→ WORK INSTRUCTION: Give back exactly the first lines of the entries below, through the line with "diashow java, java".
**** DATA
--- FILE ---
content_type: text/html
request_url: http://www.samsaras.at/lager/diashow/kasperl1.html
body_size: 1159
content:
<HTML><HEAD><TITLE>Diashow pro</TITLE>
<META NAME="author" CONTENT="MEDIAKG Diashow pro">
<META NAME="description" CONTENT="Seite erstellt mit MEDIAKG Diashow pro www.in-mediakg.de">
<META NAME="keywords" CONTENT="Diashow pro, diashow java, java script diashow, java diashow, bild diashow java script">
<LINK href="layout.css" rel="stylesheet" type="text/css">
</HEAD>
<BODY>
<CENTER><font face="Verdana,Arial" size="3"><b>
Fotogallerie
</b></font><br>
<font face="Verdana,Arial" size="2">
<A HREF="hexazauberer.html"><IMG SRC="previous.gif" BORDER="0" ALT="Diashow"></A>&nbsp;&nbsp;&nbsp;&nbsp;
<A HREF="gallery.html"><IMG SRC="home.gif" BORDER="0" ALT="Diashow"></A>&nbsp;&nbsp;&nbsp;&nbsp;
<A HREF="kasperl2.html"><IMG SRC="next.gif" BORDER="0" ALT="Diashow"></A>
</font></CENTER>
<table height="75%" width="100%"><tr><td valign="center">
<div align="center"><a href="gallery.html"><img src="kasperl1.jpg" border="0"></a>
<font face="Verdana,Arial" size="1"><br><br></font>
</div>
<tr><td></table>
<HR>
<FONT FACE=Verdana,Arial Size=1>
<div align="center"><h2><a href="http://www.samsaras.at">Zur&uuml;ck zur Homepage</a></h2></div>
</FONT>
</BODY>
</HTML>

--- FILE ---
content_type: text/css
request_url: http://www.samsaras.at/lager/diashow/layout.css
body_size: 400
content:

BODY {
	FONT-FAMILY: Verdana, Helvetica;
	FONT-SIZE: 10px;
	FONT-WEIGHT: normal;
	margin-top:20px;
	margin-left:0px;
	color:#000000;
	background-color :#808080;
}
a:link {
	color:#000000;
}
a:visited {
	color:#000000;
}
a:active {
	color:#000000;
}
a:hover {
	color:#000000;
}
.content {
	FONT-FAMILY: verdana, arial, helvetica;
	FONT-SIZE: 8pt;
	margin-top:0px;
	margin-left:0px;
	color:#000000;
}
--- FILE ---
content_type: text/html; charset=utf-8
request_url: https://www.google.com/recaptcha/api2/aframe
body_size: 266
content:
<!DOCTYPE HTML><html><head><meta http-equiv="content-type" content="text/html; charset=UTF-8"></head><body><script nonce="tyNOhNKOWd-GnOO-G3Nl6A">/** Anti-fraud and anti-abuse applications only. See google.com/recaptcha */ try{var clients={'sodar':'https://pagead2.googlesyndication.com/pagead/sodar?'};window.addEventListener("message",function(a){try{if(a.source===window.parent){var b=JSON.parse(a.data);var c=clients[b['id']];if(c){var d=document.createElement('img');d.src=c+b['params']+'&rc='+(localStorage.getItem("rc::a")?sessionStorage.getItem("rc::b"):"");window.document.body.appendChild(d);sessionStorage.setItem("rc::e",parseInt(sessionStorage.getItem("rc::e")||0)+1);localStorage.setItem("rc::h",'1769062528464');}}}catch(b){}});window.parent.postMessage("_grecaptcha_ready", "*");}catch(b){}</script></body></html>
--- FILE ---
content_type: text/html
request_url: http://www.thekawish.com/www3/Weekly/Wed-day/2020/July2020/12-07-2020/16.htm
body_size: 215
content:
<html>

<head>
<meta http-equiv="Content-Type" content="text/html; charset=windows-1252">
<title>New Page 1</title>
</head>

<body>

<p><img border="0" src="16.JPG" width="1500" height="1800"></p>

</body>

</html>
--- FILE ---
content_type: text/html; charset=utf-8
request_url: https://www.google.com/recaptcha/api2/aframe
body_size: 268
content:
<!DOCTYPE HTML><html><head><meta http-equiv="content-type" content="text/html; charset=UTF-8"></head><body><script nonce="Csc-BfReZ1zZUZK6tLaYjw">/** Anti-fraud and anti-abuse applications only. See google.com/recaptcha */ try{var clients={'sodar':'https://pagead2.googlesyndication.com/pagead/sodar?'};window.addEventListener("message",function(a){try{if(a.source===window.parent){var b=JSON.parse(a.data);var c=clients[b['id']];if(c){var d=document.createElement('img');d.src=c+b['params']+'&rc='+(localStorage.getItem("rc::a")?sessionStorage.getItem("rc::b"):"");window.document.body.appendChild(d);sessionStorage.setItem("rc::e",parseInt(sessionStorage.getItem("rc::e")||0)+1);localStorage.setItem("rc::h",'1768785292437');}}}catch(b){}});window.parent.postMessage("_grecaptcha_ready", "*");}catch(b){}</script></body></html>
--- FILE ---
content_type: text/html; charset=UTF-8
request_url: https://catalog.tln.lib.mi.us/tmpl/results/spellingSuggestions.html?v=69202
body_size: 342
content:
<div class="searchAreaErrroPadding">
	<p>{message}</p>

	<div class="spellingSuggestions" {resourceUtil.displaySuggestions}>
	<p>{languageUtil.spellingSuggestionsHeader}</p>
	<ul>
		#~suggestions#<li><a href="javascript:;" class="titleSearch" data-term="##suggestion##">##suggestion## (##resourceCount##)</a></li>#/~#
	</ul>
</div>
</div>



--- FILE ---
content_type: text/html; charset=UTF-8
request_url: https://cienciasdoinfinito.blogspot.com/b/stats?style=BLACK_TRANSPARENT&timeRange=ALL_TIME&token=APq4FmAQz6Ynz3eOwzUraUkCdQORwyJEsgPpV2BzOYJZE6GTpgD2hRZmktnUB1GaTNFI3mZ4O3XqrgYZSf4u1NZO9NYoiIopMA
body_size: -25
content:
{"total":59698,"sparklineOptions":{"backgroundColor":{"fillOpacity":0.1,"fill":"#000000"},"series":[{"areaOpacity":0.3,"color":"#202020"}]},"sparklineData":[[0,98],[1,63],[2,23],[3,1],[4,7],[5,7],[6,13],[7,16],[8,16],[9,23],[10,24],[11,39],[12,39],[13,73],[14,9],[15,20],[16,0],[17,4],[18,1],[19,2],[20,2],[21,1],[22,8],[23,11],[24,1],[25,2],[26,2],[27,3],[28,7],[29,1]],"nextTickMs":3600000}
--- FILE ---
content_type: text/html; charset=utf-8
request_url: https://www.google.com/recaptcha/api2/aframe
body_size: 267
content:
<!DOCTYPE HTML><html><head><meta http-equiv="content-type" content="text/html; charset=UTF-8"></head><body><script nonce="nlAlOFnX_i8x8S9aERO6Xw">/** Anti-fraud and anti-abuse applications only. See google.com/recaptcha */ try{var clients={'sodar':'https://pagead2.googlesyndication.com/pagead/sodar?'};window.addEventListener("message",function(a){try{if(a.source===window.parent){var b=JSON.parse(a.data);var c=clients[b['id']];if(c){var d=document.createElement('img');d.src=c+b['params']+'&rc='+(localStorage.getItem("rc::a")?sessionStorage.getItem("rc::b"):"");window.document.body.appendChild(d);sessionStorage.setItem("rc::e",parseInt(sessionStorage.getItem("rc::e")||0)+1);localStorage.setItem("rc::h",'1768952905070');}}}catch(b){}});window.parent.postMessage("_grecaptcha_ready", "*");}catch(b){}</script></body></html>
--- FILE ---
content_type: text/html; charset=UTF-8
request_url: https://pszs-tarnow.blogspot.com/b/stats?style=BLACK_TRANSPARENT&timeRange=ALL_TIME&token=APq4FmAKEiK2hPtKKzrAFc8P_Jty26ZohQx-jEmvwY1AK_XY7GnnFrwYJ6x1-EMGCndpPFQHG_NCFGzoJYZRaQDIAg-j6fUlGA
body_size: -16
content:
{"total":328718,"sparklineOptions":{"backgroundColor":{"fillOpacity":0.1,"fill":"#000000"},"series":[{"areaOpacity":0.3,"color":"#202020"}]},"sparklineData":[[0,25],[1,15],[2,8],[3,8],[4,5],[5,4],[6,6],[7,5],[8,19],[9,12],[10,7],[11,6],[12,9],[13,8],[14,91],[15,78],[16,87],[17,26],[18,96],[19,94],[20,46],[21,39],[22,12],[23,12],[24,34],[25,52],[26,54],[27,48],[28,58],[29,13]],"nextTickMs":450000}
********
→ TASK ANSWER:
--- FILE ---
content_type: text/html
request_url: http://www.samsaras.at/lager/diashow/kasperl1.html
body_size: 1159
content:
<HTML><HEAD><TITLE>Diashow pro</TITLE>
<META NAME="author" CONTENT="MEDIAKG Diashow pro">
<META NAME="description" CONTENT="Seite erstellt mit MEDIAKG Diashow pro www.in-mediakg.de">
<META NAME="keywords" CONTENT="Diashow pro, diashow java, java script diashow, java diashow, bild diashow java script">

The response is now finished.